A resident, who didn’t want to be named out of fear for his safety, said he believed the killings were gang-related.
The week before Mr Williams’s death, another young man, Leroy Mileham, was shot dead in Libra Way on Sunday June 24.
“It was all head wounds,” the man said.
Founder of the Ocean View Care Centre, Johann Kikillus, said residents were traumatised and afraid.
There had been a spike in gang shootings since the start of the school holidays and calls for more police to be deployed in the area had lit up social media.
“For some reason this plea has fallen on deaf ears for years. In every gang-ridden community that I have worked in across Cape Town since 2004, the outcry over lack of visible policing has largely been ignored by national government,” he said.
Mr Kikillus added that he would like to meet with other interested parties to discuss ways to address the root causes of the ongoing violence in Ocean View.
About 200 residents gathered at the Ocean View police station on Sunday July 8 to protest over the killings, and they handed a memorandum to station commander Lieutenant Colonel Monwabisi Buzwayo.
Some carried placards saying “Ocean View lives matter” and “Why should parents bury these kids?”
Their memorandum called for CCTV cameras, visible policing, better lighting in dark areas, more resources from national government and a curfew from 9.30pm to 3am.

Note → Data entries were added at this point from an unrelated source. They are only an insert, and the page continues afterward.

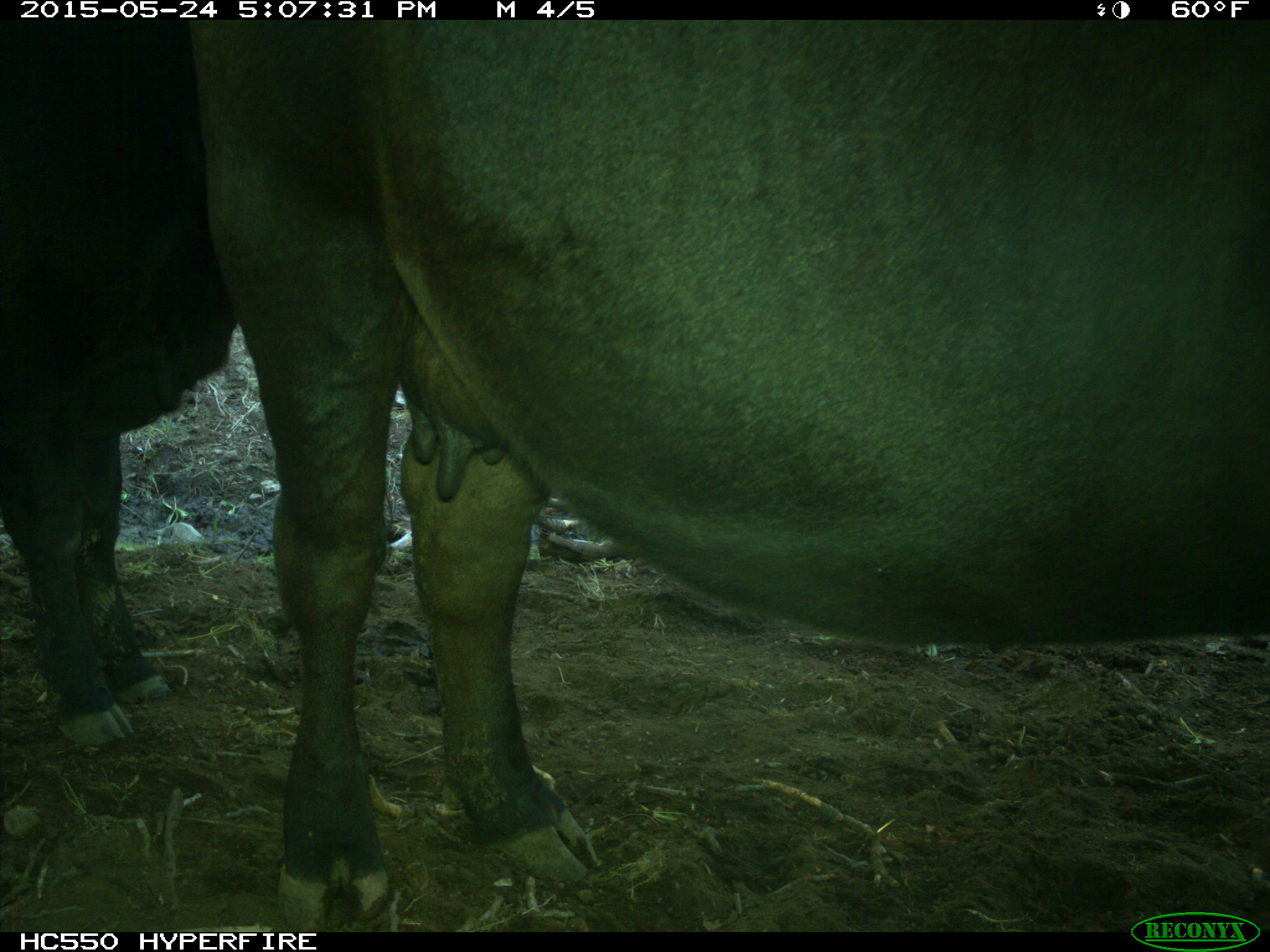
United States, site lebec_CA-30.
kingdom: Animalia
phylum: Chordata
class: Mammalia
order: Artiodactyla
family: Bovidae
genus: Bos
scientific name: Bos taurus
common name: domestic cow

“This police station is your police station, and you are welcome here anytime,” Lieutenant Colonel Buzwayo told them, but the crowd pointed out that the welcome mat gets withdrawn at 9pm when the station closes.
Lieutenant Colonel Buzwayo said the memorandum would be handed over to senior police management who would address it.

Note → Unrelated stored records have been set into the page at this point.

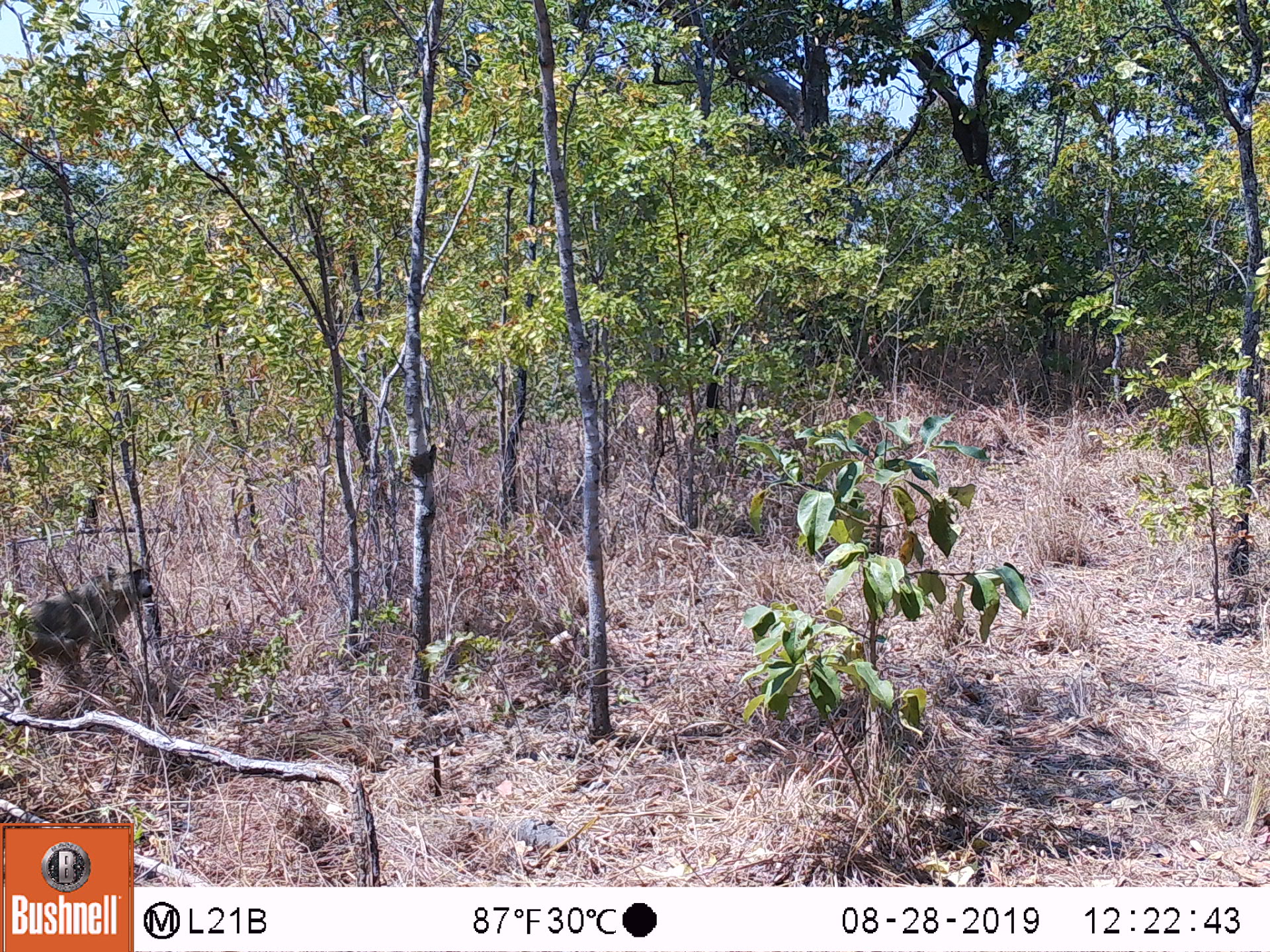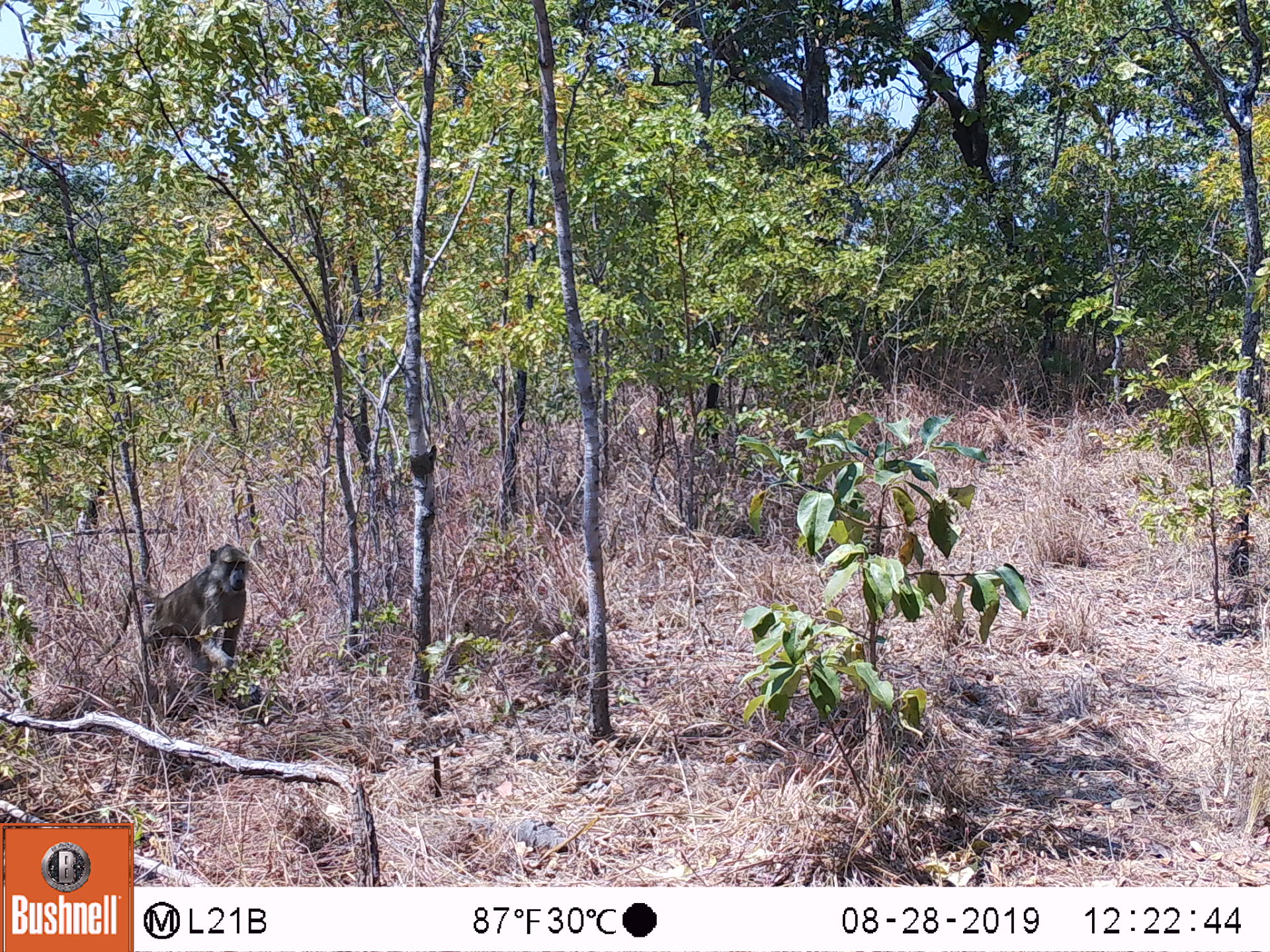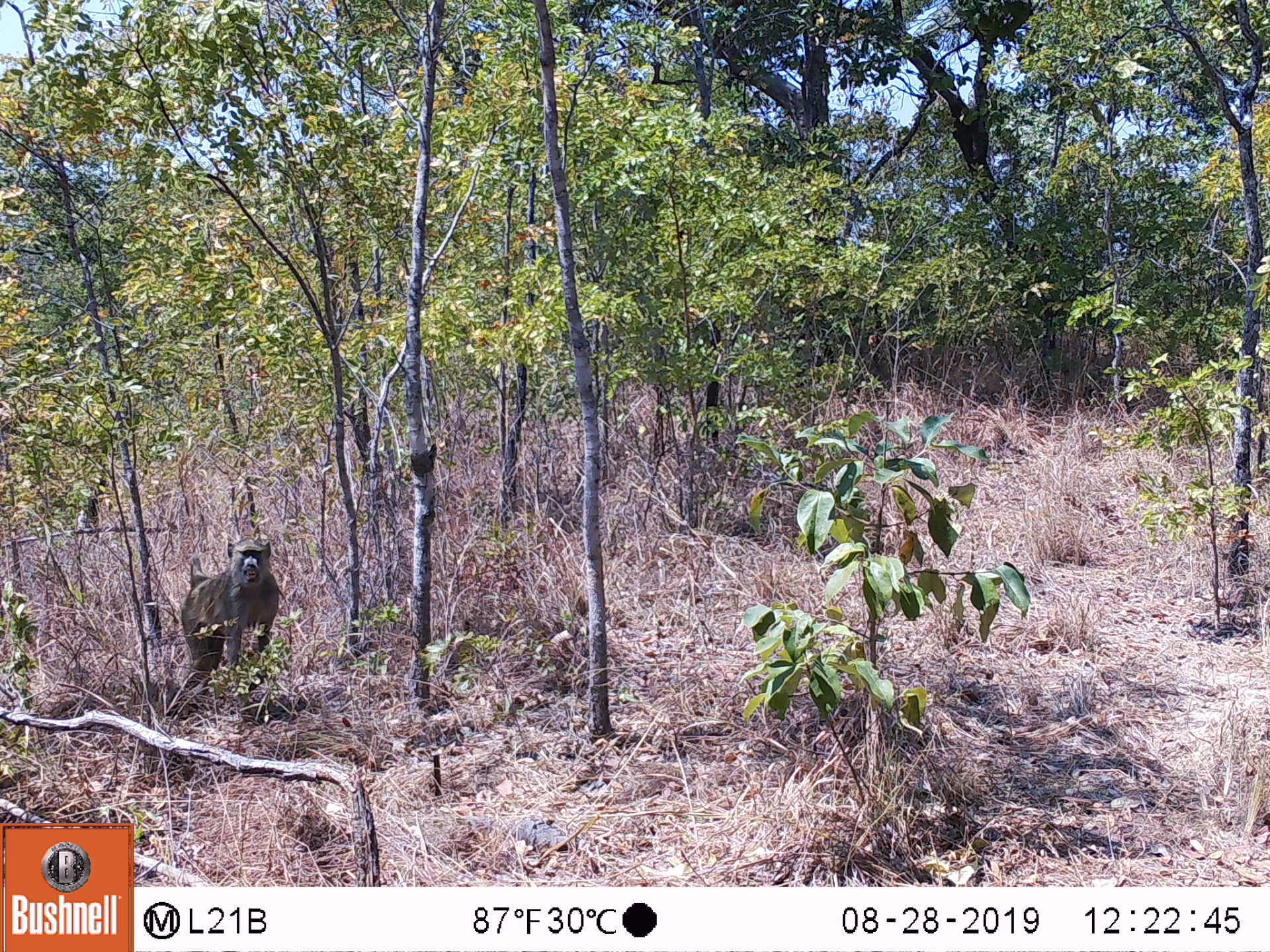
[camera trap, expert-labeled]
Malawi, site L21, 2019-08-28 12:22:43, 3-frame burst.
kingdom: Animalia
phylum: Chordata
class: Mammalia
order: Primates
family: Cercopithecidae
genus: Papio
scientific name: Papio cynocephalus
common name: yellow baboon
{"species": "yellow baboon (Papio cynocephalus)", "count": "1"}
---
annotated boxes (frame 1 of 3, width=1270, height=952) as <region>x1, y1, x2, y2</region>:
yellow baboon: <region>15, 557, 152, 712</region>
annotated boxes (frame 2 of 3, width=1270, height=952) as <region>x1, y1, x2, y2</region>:
yellow baboon: <region>110, 538, 253, 712</region>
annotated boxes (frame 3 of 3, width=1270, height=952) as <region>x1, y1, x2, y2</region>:
yellow baboon: <region>174, 530, 287, 707</region>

He said police provincial management had a plan for Ocean View and it would be presented to the community at a meeting to be held today, Thursday July 12, at 6.30pm, at the civic centre. The demands listed in the memorandum would also be discussed.
He confirmed the murders of Mr Williams and Mr Montgomery but said he was unsure when the others were murdered.

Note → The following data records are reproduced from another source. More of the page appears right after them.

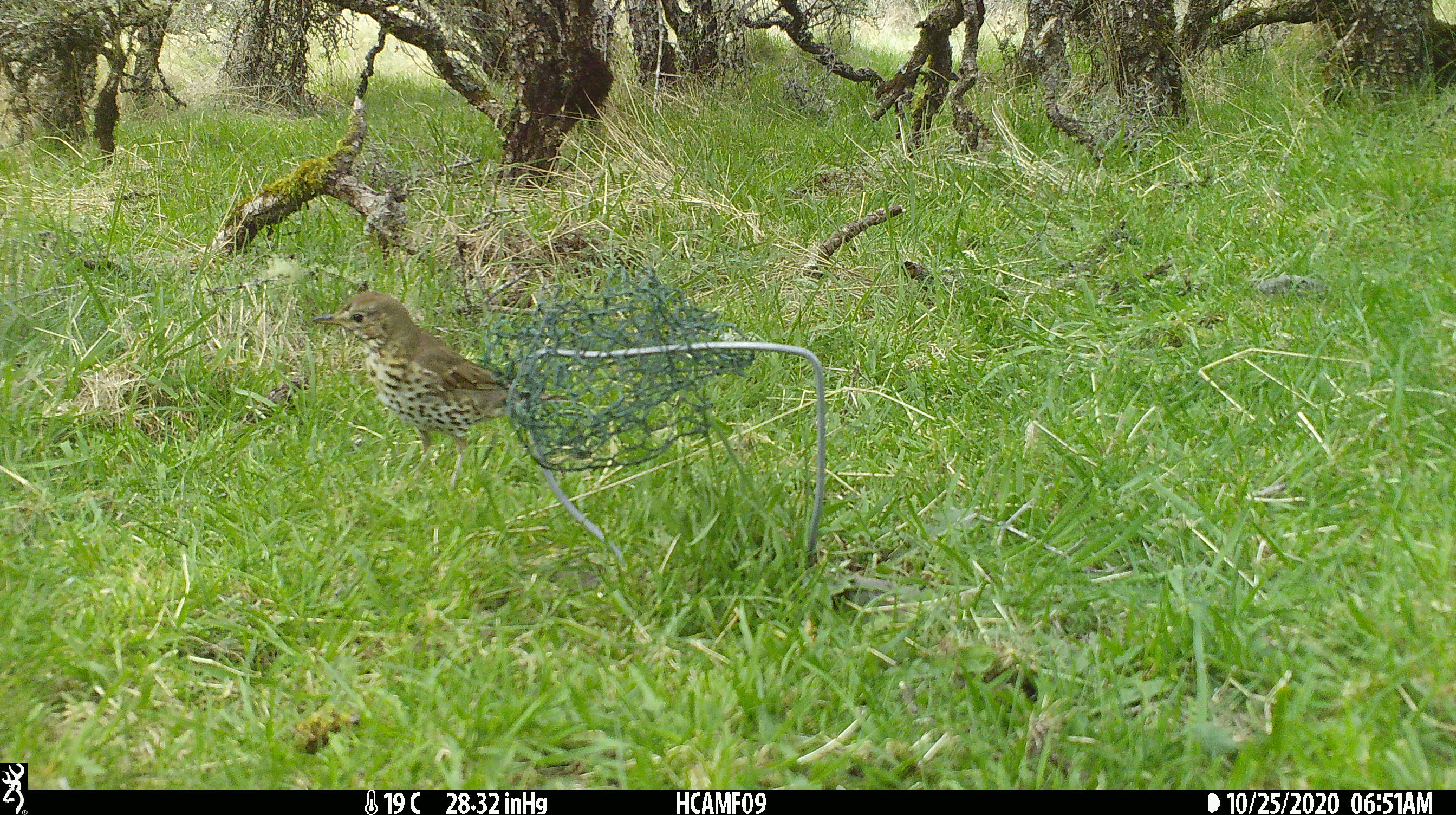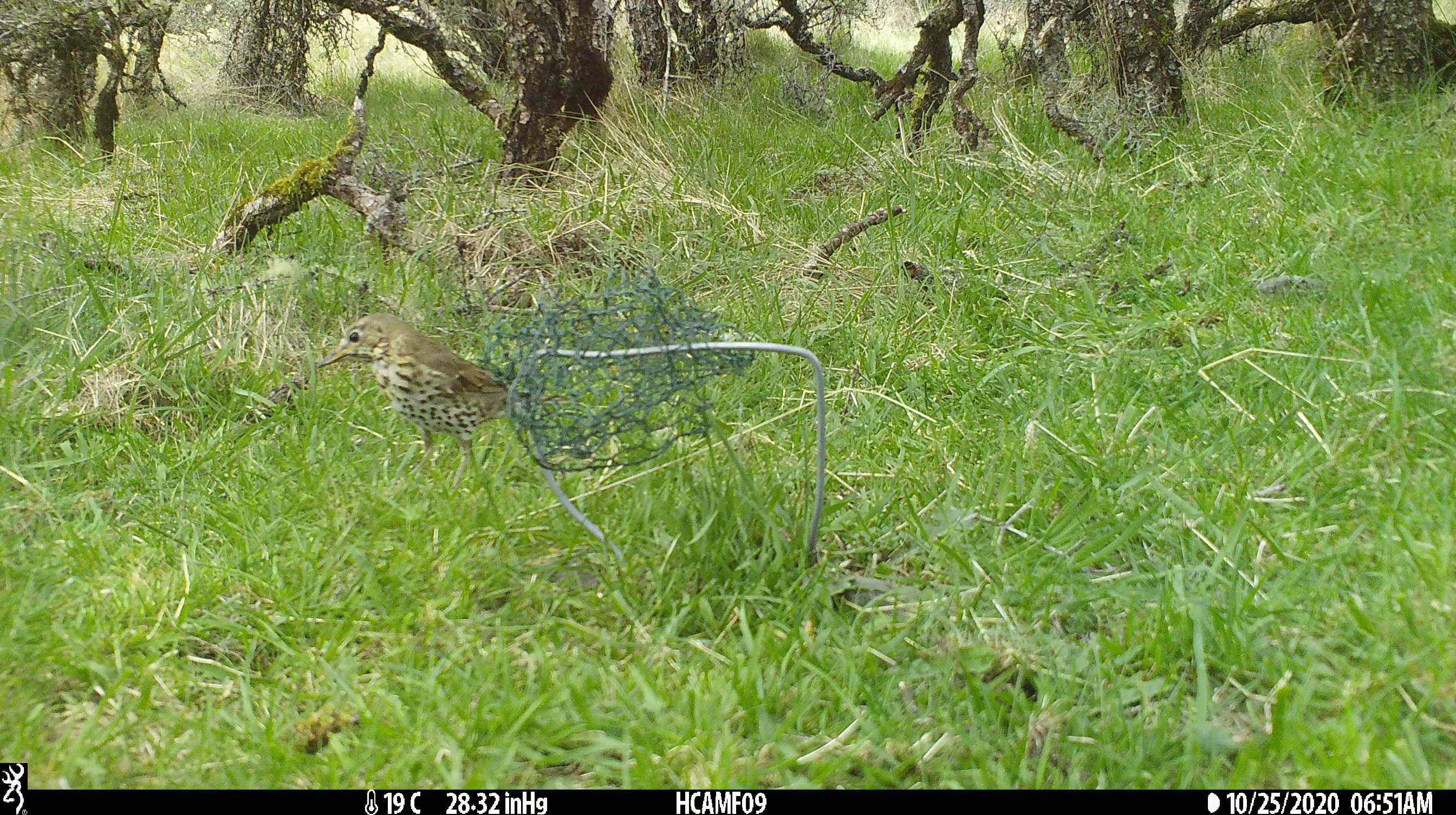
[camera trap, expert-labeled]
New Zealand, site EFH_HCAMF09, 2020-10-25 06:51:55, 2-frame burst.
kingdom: Animalia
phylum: Chordata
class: Aves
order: Passeriformes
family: Turdidae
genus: Turdus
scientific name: Turdus philomelos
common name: song thrush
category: thrush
Thrush (song thrush) (Turdus philomelos).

Ward councillor Simon Liell-Cock said although policing was national government’s responsibility, the City would do what it could to help, including improving lighting in the area.
Mayoral committee member for safety, security and social services, JP Smith, said the City spent R60 million a year fighting gang violence.
He said the City had deployed various specialised policing units to find drugs and guns and had trained thousands of neighbourhood watches across Cape Town.
“We have a strategy that is already yielding results, and with the extra budget during the last budgetary process, we will be able to put more officers on the ground,” he said.
Provincial police spokesman Captain FC van Wyk said police were investigating the latest shootings in Ocean View; the killers were still at large. He did not say if the murders were gang-related.
The Echo asked for the latest murder statistics in Ocean View, but he said he could not divulge that data.
Lieutenant Colonel Buzwayo said Milky Way and the area around the library and multi-purpose centre was a crime hot spot. He said he had been at the crime scene on Thursday July 5 and despite many residents being in the vicinity there were no eyewitnesses or any information from the community.
At the time of going to print, the murder of Mr Van Collor could not be confirmed with police.